Но мулатка в Новом Орлеане оказалась Дафной, а не Лизой. Мередит лишь взглянула на перепуганное лицо девушки и тут же купила ее. Ей не хотелось расспрашивать бедную девушку о прошлом. Лицо Дафны сказало ей больше, чем хотелось бы знать.
Ее компаньонка этого не одобрила, она вообще многое не одобряла. Но Мередит было двадцать четыре года, у нее были собственные деньги, и она “просто очень любила ездить в гости”. Все, что мог сделать ее брат, это отправить с ней тетушку жены и надеяться, что Мередит не опозорит его семью.

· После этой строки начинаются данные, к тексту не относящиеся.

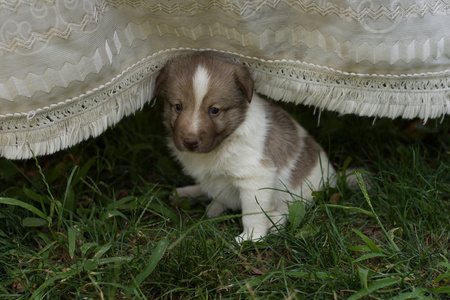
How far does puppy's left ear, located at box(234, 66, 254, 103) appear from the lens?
281 centimetres

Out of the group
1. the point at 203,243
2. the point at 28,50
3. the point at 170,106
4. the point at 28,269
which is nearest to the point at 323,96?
the point at 170,106

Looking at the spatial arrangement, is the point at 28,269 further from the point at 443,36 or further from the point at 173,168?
the point at 443,36

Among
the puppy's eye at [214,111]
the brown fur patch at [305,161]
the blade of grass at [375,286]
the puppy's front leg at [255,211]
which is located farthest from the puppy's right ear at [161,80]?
the blade of grass at [375,286]

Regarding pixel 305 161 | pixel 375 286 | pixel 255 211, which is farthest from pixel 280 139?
pixel 375 286

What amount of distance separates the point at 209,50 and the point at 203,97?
365mm

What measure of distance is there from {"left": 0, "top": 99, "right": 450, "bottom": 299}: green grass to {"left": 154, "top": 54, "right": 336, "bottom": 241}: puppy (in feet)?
0.63

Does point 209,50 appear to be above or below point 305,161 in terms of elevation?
above

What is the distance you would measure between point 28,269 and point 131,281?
604mm

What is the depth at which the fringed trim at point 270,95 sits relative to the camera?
264 cm

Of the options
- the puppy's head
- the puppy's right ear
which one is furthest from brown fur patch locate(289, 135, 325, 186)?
the puppy's right ear

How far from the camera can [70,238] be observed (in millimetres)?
2615

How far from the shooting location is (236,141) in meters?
2.98

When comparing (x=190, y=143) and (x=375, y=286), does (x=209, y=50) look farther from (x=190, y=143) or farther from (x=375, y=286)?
(x=375, y=286)

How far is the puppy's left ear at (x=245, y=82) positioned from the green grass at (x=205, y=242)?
0.75 metres
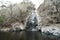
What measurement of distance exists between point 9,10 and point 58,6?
12500 millimetres

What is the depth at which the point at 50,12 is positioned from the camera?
31.7 meters

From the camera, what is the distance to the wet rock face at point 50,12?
30312 mm

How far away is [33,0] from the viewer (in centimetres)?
3988

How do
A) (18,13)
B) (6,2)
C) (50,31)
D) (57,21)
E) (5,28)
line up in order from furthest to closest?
(6,2)
(18,13)
(5,28)
(57,21)
(50,31)

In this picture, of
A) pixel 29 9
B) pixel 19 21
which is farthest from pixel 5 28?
pixel 29 9

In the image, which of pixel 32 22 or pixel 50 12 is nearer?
pixel 50 12

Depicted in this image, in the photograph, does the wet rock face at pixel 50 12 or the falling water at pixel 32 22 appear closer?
the wet rock face at pixel 50 12

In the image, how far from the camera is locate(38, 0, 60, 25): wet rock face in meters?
30.3

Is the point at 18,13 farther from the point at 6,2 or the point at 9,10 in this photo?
the point at 6,2

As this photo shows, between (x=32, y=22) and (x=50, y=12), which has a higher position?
(x=50, y=12)

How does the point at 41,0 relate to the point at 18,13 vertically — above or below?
above

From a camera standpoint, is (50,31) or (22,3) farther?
(22,3)

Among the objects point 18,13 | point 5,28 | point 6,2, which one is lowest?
point 5,28

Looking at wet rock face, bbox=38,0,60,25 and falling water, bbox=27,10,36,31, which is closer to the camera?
wet rock face, bbox=38,0,60,25
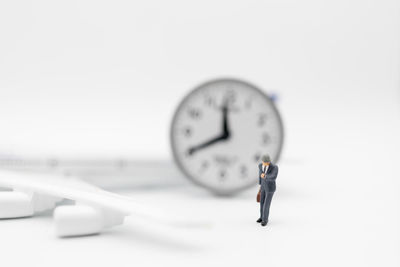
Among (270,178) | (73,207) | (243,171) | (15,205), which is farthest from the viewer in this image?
(243,171)

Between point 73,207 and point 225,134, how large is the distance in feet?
3.34

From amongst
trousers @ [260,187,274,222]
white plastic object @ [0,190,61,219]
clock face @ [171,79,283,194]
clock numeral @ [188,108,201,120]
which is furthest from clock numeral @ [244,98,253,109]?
white plastic object @ [0,190,61,219]

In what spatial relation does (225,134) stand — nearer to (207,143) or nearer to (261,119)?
(207,143)

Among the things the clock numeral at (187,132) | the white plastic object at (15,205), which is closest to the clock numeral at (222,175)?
the clock numeral at (187,132)

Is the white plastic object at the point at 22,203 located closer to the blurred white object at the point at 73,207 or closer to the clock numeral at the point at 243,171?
the blurred white object at the point at 73,207

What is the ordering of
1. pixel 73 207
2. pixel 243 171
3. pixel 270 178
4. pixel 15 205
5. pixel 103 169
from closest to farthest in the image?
pixel 270 178 < pixel 73 207 < pixel 15 205 < pixel 243 171 < pixel 103 169

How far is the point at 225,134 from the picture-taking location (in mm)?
2686

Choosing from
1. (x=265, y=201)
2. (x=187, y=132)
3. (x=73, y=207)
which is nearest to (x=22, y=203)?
(x=73, y=207)

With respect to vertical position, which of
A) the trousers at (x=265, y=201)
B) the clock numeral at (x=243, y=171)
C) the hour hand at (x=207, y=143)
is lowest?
the trousers at (x=265, y=201)

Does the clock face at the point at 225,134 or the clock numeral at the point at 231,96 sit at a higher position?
the clock numeral at the point at 231,96

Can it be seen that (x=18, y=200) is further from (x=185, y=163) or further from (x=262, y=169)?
(x=262, y=169)

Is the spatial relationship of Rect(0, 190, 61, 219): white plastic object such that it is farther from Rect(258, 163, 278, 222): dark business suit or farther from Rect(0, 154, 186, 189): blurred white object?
Rect(258, 163, 278, 222): dark business suit

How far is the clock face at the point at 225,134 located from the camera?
268cm

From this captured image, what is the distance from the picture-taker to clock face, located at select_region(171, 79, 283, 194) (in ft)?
8.79
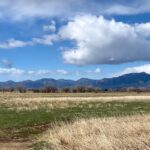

Мередит догадывалась, что самой заветной мечтой Роберта было выдать ее замуж. Желательно, за одного из владельцев плантаций, желательно — за Гилберта МакИнтоша, чья плантация соседствовала с их собственной.
Чтобы как-то избежать этого, Мередит часто выезжала в гости, заявляя, что присматривает возможных женихов. Это была причина не хуже других, и Роберт охотно ее принял, желая избавиться от сестры, от ее глупого хихиканья и странных выходок. И от ее упражнений в рисовании. От ее “дурацких безобразий”, как — Мередит однажды услышала это — он выразился в разговоре с женой. Все это выглядело весьма странно, особенно то, что она спихивала свои работы друзьям и даже просто знакомым.
Мередит знала, что ее эксцентричность Роберт приписывал тому случаю в детстве, когда она упала с дерева и два дня пролежала без сознания. Когда она очнулась, то уже не была прежней. Она стала замкнутой и молчаливой, и походила на тихую тень прежней Мередит, которая часами сидела над книгами и мало разговаривала с другими. Затем Мередит отправили в закрытую школу при монастыре в Новом Орлеане, где она провела десять лет. Только два раза за все это время она приезжала домой: на те злополучные каникулы перед Рождеством и на похороны отца.
Когда в возрасте восемнадцати лет она вернулась домой, ее темно-карие глаза по-прежнему хранили какие-то секреты но семья нашла ее веселой, даже капризной. Она хихикала и бесцельно болтала, и никто, казалось, не замечал, никто на это не обращал внимания, потому что никому не было дела.